Data Classification and PII Redaction: Never Let Sensitive Data Hit Logs

Module 10 of 20 · Agentic AI Security Curriculum · May 2026

How to use this module

Use it as self-paced study or as instructor-led training. YAML, commands, and policy excerpts are illustrative; map them to your cloud, mesh, identity provider, and agent runtime—substitute your own names, namespaces, and tools while preserving the control intent.

Estimated time: ~30 minutes reading; add time for linked standards and team discussion.

Learning objectives

By the end of this module, you should be able to:

Distinguish data classification from redaction and logging policy.
Design redaction-before-write pipelines for SIEM and long-term retention.
Balance privacy obligations with forensic usefulness.

Prerequisites

Prior module: MCP Runtime Protection: Panguard, ATR Rules, and Agentic Threat Mitigation

Suggested discussion / lab: Pick one diagram in your environment (build, deploy, runtime) and mark where this module’s controls apply; note gaps versus the checklist in the body.

Even with strong runtime protection and sandboxing (Modules 8–9), sensitive data inevitably flows through agent sessions, documents, and tool calls.

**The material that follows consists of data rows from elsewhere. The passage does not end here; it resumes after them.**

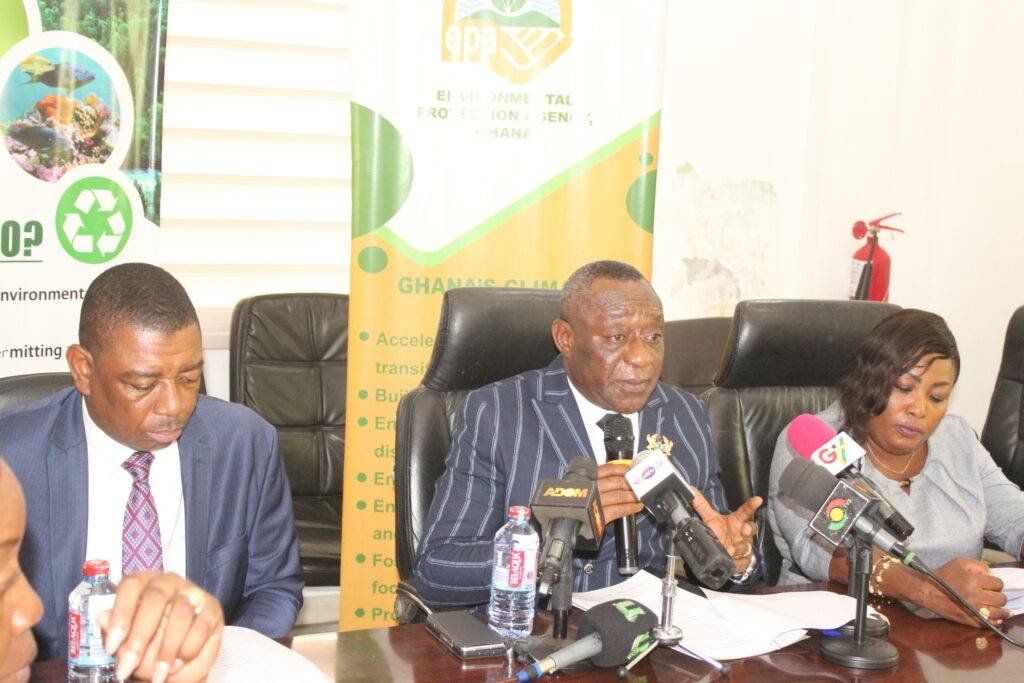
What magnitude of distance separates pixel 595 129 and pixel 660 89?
0.90 feet

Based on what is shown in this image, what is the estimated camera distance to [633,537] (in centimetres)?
207

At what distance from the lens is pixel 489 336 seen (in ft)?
8.64

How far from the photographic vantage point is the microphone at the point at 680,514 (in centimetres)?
165

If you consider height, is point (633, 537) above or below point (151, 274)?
below

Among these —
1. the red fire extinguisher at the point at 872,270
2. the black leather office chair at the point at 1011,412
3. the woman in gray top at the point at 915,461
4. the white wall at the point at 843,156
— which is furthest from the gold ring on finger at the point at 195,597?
the red fire extinguisher at the point at 872,270

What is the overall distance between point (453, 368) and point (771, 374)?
3.10 feet

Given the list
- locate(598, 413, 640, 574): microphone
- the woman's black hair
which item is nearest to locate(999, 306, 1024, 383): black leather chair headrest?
the woman's black hair

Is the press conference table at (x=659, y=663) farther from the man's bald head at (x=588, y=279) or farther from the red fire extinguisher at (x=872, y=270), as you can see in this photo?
the red fire extinguisher at (x=872, y=270)

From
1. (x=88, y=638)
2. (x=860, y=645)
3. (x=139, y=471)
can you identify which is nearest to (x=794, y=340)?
(x=860, y=645)

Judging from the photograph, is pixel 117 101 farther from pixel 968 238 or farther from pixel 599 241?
pixel 968 238

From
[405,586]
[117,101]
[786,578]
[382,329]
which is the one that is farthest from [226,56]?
[786,578]

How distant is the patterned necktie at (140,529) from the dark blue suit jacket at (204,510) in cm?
8

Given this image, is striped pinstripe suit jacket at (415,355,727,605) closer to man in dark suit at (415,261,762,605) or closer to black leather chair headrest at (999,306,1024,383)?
man in dark suit at (415,261,762,605)

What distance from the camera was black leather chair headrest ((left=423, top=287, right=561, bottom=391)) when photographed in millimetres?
2607
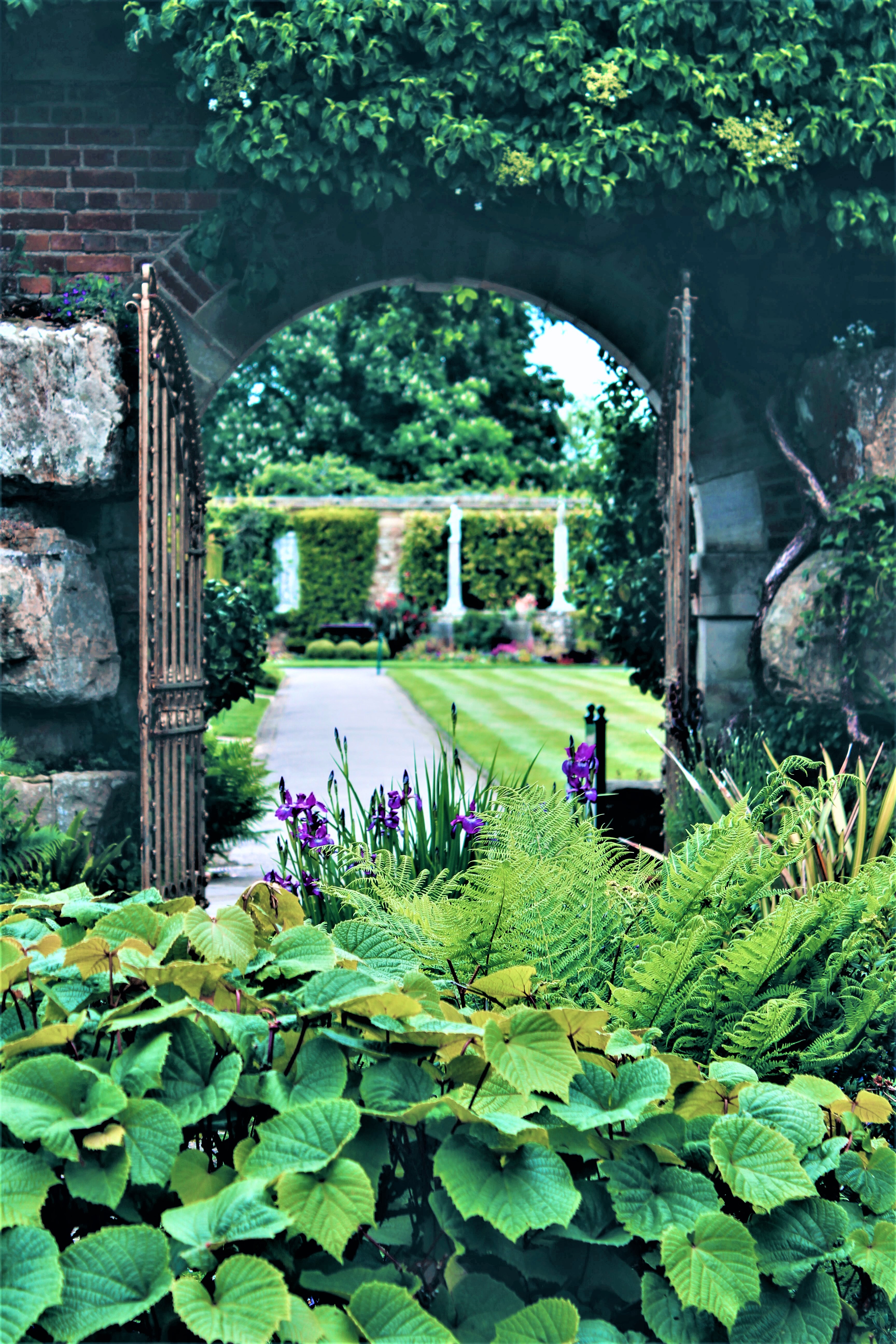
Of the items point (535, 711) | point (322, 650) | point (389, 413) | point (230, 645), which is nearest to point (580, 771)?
point (230, 645)

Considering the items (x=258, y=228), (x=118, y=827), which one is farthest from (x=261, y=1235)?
(x=258, y=228)

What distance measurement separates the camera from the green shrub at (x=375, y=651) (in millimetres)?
20328

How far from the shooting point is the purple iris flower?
2.79 metres

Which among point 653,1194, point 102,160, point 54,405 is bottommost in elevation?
point 653,1194

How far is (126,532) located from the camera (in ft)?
15.4

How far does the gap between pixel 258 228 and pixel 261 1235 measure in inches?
174

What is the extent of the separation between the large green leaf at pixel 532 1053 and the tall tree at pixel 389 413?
24.1 m

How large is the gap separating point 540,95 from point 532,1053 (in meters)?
4.30

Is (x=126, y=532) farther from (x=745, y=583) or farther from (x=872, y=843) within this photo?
(x=872, y=843)

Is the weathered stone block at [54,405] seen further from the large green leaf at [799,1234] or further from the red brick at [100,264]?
the large green leaf at [799,1234]

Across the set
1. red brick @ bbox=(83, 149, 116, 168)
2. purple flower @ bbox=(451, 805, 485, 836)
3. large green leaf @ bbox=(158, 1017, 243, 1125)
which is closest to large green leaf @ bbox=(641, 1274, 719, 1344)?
large green leaf @ bbox=(158, 1017, 243, 1125)

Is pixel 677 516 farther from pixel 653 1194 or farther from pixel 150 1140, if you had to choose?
pixel 150 1140

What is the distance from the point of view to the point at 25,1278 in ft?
2.99

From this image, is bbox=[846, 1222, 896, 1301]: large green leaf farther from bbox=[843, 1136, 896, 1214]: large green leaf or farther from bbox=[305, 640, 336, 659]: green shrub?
bbox=[305, 640, 336, 659]: green shrub
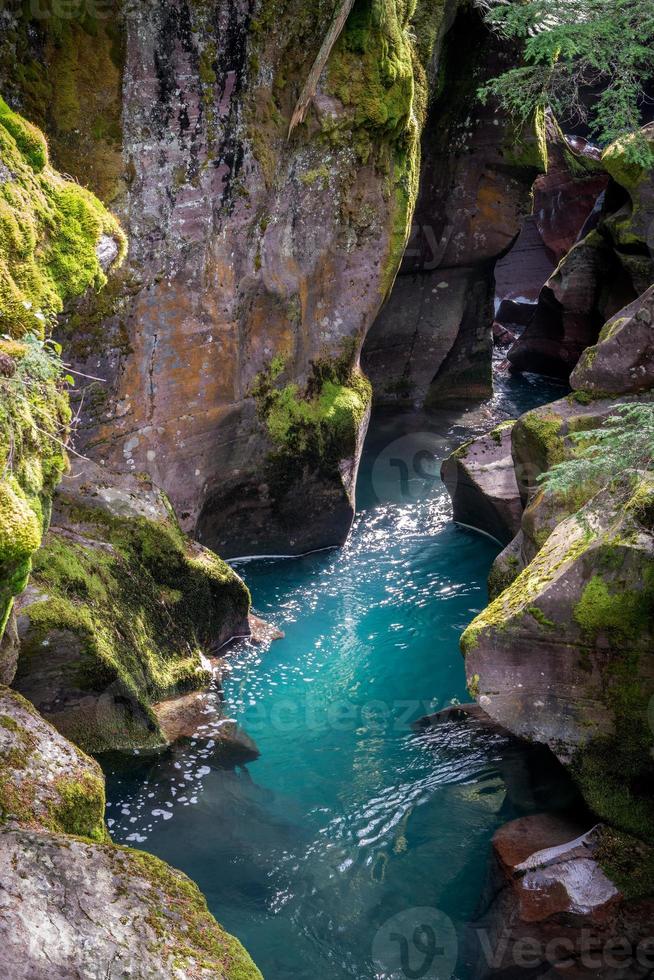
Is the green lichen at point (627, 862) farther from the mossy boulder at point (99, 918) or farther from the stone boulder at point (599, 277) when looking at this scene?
the stone boulder at point (599, 277)

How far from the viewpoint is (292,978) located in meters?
7.44

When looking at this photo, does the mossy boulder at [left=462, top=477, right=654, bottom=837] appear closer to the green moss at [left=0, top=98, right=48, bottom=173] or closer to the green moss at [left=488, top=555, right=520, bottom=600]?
the green moss at [left=488, top=555, right=520, bottom=600]

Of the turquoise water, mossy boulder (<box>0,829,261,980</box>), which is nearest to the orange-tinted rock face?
the turquoise water

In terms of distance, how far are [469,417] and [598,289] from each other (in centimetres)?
359

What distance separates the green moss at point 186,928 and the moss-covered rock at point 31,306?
5.42ft

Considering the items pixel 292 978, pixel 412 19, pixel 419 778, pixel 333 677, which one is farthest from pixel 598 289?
pixel 292 978

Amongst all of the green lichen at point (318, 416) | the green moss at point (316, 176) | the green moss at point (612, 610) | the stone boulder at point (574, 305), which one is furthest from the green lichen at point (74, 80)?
the stone boulder at point (574, 305)

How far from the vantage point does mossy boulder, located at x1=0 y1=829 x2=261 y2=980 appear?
14.7ft

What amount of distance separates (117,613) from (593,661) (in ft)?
14.8

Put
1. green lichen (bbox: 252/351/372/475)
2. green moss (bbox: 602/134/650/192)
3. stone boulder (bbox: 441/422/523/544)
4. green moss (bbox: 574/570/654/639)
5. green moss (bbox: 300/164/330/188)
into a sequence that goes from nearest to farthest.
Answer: green moss (bbox: 574/570/654/639) < green moss (bbox: 300/164/330/188) < green lichen (bbox: 252/351/372/475) < stone boulder (bbox: 441/422/523/544) < green moss (bbox: 602/134/650/192)

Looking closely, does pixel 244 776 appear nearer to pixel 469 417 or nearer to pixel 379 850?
pixel 379 850

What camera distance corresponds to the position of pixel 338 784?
31.3 feet

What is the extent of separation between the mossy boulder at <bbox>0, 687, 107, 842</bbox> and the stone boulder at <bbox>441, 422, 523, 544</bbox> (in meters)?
8.82

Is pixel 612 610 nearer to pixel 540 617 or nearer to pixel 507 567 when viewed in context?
pixel 540 617
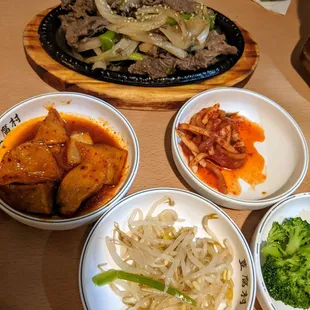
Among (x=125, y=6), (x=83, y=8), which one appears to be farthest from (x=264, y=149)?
(x=83, y=8)

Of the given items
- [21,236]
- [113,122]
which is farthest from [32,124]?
[21,236]

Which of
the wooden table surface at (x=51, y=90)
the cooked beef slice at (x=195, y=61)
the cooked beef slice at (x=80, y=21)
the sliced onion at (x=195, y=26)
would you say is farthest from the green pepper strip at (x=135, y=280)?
the sliced onion at (x=195, y=26)

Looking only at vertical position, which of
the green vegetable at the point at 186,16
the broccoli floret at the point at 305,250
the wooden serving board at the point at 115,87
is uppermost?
the green vegetable at the point at 186,16

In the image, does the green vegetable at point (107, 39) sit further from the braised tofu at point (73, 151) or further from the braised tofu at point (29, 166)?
the braised tofu at point (29, 166)

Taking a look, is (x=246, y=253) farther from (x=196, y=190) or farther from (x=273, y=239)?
(x=196, y=190)

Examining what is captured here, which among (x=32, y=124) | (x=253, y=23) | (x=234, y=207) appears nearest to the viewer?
(x=234, y=207)

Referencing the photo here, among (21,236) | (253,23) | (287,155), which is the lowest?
(21,236)

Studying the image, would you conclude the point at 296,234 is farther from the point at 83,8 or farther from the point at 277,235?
the point at 83,8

This module explains how to prevent PII, financial data, and other sensitive information from ever reaching persistent log stores.

Classification vs Redaction

Data classification and redaction are distinct but complementary controls:Classification tells you what data is sensitive and how it should be handled. Redaction ensures sensitive data is removed or masked before it is written to any queryable or long-term storage.

Both are required. Classification without redaction leaves raw PII in logs. Redaction without classification leaves you unable to reason about your data holdings.Organizations should maintain a formal data classification policy with tiers (Public, Internal, Confidential, Restricted) that maps to redaction rules.

Presidio in the Fluent Bit Pipeline

Reference stacks often run Microsoft Presidio as a pipeline stage in Fluent Bit — not as per-pod sidecars.

Why pipeline-level redaction?

One consistent redaction engine for all log sources. Fewer failure modes and surfaces to maintain. Redaction happens before logs reach Loki.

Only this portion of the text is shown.